それでも、シオニーがブロリーを解雇しないのは彼のその直向きさが気に入っているのだからだろう。
悪意もなく、ただシオニーの為に尽くそうとするブロリーに……。
『お前を……守る』
あんな事を言われたのは初めてだった。
リモネシアを、祖国を守ろうと決意した時から全てが敵だと思っていた彼女には、真っ直ぐに自分を見つめてくれたブロリーの一言は駆け引きなしに信じられると思えた。
多分、嬉しかったのだ。
あのボンボンや《彼》でもそんな言葉は言わなかったから……。
尤も、あのボンボンからそんな事を言われたら鼻で笑ってしまうが。
「……フフ」
「シオニー?」
そんな単純な自分に笑っていると、どうやら聞かれていたらしく、キョトンとしているブロリーがどうしたのかと尋ねてきた。
「な、何でもないわ! ほら、行くわよ!」
「……はい」
少し態度の切り替えが無茶過ぎたか、ブロリーは頬を掻きながら首を傾げるも直ぐに此方に付いて来てくれる。

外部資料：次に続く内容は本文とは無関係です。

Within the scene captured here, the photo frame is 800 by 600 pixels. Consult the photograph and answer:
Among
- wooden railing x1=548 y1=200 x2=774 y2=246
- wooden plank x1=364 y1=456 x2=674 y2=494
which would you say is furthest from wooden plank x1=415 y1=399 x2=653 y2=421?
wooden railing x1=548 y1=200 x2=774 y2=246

本当は色々言わないと気が済まないが……今は止めておく。
何故なら、今振り返ればまたこいつに変な心配をさせてしまうから。
会談時間までに頬の熱が冷めることを切に願いながら………。
◇
「初めまして、国連大使館から派遣されましたアレハンドロ=コーナーです」
「リモネシア外交政務大臣、シオニー=レジスです。この度は我が祖国の為にお越しいただき、誠にありがとうございます。本来ならお迎えに向かいたかったのですが……何分事情が事情ですので」
「お気になさらないで下さい。我々国連は世界の意志決定機関であると同時に所属している諸国への救済機能も備えていますから、我々にしては当然の事をしているまでです。後半についても同様、寧ろここまで会場を整えてくれた事に申し訳ないとすら思えますよ」
会談時間となり、会談の場所となる部屋で待ち構えていると、二人の男性が入室してきた。

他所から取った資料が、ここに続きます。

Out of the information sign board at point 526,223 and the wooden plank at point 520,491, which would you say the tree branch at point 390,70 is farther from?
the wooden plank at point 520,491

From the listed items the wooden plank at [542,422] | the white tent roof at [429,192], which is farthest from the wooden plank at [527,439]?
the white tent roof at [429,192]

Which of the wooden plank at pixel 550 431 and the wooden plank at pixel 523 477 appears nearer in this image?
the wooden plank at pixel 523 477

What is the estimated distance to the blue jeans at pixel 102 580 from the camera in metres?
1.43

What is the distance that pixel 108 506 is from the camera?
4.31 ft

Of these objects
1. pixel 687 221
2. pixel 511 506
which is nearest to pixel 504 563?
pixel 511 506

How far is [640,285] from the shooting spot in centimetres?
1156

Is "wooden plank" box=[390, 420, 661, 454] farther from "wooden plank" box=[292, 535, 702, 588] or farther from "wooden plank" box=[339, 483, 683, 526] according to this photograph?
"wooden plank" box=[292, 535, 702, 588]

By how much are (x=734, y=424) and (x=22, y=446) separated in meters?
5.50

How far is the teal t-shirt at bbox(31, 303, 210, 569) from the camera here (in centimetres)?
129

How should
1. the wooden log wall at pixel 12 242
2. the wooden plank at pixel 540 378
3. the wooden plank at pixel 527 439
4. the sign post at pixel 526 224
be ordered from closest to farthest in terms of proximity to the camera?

一人は赤茶けた髪で整った顔付きの男性、アレハンドロ=コーナー。その髪色にも合ったスーツを見事に着こなしている彼は柔らかい物腰でシオニーとの軽い挨拶を済ませると、今度はブロリーの方へ視線を投げ掛けてきた。
「レジス大臣、失礼だが彼は?」
「あ、はい。彼はブロリーといって訳あって今は私専属の護衛になっています」
「ブロリー……です」
「ふむ、そうですか」
一瞬、品定めするような目でブロリーを見るが、次の瞬間には笑みを浮かべ、アレハンドロは後ろに控える人物の紹介を始めた。
「なら、私も紹介するとしましょう。彼はリボンズ=アルマーク、そこのブロリー君が貴方の護衛である様に、彼もまた私の従者を勤めている」
「初めまして、リボンズ=アルマークと申します。アレハンドロ様が仰られた通りですので省略させて頂きます」
「おいおいリボンズ、その言い方だとまるで私がレジス大臣に対抗しているみたいじゃないか」
「失礼しました。アレハンドロ様」
主人と従者、というより年の離れた兄弟の様な二人の遣り取りに一瞬呆けてしまうシオニーだが、咳払いをする事で場の空気を引き締めさせる。
「では、どうぞ此方に……」
「失礼する」
シオニーに促され、席へと座るアレハンドロ。ブロリーもシオニーの護衛の為に彼女の座る席の後ろへと立つ。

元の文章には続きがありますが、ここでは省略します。